Publicado originalmente no site Substack, de
Edward Snowden
Traduzido por César Locatelli.
Extraído do site Carta Maior
I.
As maiores conspirações são abertas e notórias - não teorias,
mas práticas expressas por meio de leis e políticas, tecnologia e finanças. Ao
contrário de que se intui, essas conspirações, com frequência, são publicamente
anunciadas e com uma pequena dose de orgulho. Elas são devidamente reportadas
por nossos jornais; estão estampadas nas capas de nossas revistas; atualizações
sobre seu progresso são exibidas em nossas telas - tudo com tal regularidade
que nos torna incapazes de relacionar a banalidade de seus métodos à voracidade
de suas ambições.
O partido
no poder quer redesenhar as linhas distritais [para mudar o perfil do
eleitorado]. A taxa básica de juros mudou. Um serviço gratuito foi criado para
hospedar nossos arquivos pessoais. Essas conspirações ordenam, e desordenam,
nossas vidas; e ainda assim elas não conseguem competir por atenção com
pichações digitais sobre pedófilos satanistas no porão de uma pizzaria em
Washington, DC.
Em suma,
este é o nosso problema: as conspirações mais verdadeiras encontram a menor
oposição.
-------
TAREFAS DO EXERCÍCIO:
- a) No texto sobre conspirações, qual é apontado como o nosso problema?
- b) Transcreva do texto sobre conspirações, sem mudar nada, o trecho que começa nas palavras "Extraído do site" e vai até "de suas ambições.", incluindo essas palavras.
- c) Dê continuidade ao texto sobre conspirações a partir do ponto em que ele termina.

LISTAGEM DE DADOS:
-------
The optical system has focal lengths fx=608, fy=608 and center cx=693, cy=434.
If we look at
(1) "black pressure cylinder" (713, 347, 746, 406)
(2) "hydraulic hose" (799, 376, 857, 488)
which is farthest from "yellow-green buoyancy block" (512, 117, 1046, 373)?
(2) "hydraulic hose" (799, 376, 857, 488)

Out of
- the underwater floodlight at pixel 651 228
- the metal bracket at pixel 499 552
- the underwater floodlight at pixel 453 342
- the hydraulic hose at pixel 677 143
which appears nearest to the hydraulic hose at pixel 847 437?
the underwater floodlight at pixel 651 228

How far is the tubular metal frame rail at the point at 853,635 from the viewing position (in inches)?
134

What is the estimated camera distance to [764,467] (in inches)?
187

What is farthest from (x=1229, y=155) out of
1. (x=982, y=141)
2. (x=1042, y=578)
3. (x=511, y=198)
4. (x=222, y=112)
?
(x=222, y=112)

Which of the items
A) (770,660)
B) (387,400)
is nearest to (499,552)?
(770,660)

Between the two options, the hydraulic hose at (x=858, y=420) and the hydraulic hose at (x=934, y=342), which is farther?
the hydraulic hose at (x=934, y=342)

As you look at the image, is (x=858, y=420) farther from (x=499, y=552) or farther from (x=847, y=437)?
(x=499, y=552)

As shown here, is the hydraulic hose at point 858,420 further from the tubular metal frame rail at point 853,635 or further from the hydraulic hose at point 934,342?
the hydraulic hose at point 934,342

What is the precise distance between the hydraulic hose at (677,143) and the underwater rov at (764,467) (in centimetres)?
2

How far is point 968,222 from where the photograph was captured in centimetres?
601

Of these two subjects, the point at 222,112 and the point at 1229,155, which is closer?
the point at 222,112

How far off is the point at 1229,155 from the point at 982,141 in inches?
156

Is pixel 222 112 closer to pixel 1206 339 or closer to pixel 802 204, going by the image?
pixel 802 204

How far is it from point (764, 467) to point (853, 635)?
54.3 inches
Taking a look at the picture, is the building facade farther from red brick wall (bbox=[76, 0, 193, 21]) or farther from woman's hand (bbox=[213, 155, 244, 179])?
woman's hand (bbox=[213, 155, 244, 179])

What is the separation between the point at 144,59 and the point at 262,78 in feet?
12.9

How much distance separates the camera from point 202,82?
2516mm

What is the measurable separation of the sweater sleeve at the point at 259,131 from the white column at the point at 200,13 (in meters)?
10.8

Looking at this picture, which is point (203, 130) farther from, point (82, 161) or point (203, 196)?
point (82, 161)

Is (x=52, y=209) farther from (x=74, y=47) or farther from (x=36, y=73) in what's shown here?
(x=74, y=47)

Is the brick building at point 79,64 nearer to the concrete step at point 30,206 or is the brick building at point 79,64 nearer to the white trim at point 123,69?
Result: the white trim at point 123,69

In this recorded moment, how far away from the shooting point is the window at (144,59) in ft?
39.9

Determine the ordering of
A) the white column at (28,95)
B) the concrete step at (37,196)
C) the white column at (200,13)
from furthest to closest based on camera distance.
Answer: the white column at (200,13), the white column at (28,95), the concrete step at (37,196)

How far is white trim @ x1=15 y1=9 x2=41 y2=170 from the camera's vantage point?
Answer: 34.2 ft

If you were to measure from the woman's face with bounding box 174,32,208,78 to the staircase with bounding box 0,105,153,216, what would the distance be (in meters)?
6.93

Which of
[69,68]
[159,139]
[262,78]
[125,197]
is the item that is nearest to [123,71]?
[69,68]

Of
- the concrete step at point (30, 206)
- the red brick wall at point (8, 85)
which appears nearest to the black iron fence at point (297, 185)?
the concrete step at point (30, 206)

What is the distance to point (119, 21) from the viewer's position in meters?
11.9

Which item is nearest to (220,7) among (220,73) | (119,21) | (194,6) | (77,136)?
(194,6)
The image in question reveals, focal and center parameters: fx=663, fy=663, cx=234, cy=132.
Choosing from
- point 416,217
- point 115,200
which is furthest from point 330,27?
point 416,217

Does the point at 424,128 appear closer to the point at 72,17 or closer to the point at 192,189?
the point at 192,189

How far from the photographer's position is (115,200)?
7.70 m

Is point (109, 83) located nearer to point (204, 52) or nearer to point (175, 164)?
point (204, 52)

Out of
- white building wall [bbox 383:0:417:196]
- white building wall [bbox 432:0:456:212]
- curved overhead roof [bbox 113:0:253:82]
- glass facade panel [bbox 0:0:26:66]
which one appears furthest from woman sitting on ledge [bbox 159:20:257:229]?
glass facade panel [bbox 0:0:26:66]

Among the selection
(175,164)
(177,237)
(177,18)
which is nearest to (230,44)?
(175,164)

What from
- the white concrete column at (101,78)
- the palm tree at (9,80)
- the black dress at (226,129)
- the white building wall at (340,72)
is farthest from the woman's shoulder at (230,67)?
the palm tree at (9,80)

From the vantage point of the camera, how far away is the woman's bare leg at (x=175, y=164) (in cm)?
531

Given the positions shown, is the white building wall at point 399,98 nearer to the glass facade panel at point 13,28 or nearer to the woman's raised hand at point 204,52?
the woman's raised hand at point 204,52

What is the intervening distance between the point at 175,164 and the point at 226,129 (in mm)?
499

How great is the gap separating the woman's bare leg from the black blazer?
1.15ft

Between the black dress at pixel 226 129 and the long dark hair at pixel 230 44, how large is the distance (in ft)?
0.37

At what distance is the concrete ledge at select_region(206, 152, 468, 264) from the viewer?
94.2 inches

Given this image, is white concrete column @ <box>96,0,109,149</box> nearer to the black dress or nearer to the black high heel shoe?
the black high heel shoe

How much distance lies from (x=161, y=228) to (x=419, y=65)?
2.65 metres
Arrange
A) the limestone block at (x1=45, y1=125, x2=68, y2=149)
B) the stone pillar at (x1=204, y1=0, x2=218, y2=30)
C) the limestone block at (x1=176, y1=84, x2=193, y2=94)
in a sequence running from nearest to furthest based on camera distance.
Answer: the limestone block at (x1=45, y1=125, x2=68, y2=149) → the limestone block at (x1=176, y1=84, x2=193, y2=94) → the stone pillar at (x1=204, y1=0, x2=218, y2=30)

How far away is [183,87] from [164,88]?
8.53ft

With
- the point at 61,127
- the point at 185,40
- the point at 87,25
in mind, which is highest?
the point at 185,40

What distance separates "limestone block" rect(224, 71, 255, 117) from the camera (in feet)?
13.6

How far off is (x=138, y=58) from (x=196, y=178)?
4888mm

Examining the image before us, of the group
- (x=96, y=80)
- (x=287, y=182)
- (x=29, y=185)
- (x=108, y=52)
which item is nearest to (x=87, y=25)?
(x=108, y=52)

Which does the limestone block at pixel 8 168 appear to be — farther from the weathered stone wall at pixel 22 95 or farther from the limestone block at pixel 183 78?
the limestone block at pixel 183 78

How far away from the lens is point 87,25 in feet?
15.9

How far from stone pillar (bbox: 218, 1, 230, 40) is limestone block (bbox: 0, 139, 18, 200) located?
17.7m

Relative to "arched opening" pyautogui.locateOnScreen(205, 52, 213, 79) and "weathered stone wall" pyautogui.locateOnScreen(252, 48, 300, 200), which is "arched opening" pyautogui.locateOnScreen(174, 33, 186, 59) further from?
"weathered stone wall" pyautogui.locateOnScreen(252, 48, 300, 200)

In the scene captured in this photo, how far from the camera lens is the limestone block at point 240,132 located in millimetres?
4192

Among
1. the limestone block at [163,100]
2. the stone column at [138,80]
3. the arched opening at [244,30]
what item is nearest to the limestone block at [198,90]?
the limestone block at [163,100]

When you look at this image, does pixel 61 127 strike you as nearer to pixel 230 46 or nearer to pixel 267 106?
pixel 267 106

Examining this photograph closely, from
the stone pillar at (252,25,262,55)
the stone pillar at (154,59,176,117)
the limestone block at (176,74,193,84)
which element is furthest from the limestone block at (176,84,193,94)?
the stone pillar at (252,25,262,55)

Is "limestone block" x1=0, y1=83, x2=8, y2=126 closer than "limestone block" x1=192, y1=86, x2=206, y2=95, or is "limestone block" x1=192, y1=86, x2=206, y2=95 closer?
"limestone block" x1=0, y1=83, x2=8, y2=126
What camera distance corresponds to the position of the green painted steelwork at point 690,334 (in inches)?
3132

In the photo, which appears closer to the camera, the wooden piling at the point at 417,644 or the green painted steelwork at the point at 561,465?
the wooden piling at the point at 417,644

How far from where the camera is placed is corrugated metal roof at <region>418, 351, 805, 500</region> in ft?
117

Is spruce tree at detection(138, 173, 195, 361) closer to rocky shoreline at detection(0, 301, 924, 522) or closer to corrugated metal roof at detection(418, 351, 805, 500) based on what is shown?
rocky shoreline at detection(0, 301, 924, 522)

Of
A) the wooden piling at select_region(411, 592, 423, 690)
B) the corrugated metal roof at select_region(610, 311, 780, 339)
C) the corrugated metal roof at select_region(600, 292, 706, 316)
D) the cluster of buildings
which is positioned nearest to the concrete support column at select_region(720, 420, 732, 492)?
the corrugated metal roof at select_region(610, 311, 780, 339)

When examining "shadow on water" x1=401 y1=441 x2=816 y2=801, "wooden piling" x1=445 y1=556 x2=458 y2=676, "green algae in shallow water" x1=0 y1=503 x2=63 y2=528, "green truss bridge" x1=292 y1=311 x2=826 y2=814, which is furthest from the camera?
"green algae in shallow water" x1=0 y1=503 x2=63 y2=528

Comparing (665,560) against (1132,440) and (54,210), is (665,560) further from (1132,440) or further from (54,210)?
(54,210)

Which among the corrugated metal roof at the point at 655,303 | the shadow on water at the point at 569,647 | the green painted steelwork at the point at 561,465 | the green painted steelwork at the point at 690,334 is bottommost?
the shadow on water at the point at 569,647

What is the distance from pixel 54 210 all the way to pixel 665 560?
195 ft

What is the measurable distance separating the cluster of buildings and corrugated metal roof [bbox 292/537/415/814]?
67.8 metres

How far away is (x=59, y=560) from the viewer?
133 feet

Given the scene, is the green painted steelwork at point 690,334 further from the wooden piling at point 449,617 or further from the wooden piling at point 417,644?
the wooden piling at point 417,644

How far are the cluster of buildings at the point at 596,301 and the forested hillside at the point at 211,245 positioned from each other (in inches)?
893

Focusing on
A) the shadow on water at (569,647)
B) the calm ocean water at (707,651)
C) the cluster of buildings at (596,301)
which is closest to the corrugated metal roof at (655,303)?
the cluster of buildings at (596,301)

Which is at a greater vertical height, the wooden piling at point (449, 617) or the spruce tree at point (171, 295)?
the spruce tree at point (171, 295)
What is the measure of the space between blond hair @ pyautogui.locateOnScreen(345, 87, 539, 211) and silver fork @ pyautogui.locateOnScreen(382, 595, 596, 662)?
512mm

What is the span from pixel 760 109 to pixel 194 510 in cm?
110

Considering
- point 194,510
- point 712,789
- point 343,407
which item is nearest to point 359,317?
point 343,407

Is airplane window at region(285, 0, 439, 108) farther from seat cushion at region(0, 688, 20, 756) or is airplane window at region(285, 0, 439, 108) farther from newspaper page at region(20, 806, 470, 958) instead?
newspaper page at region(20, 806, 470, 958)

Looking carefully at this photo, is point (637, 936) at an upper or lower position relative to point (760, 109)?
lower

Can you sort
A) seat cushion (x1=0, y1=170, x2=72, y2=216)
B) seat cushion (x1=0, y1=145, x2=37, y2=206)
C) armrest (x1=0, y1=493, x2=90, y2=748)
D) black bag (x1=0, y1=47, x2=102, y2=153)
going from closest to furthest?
-------
RESPOSTAS DO EXERCÍCIO:
- a) As conspirações mais verdadeiras encontram a menor oposição.

- b)
Extraído do site Carta Maior
I.
As maiores conspirações são abertas e notórias - não teorias,
mas práticas expressas por meio de leis e políticas, tecnologia e finanças. Ao
contrário de que se intui, essas conspirações, com frequência, são publicamente
anunciadas e com uma pequena dose de orgulho. Elas são devidamente reportadas
por nossos jornais; estão estampadas nas capas de nossas revistas; atualizações
sobre seu progresso são exibidas em nossas telas - tudo com tal regularidade
que nos torna incapazes de relacionar a banalidade de seus métodos à voracidade
de suas ambições.

- c)
Ou, dito de outra forma, as práticas de conspiração - os
métodos pelos quais conspirações verdadeiras, como a estratégia de mudar os
distritos eleitorais de modo a dar vantagens para determinado partido e
candidatos [estratégia conhecida em inglês por gerrymandering], ou a indústria
da dívida ou a vigilância em massa são realizadas - são quase sempre ofuscadas
por teorias da conspiração: aquelas falsidades malévolas que em conjunto podem
corroer a confiança cívica na existência de algo certo ou verificável.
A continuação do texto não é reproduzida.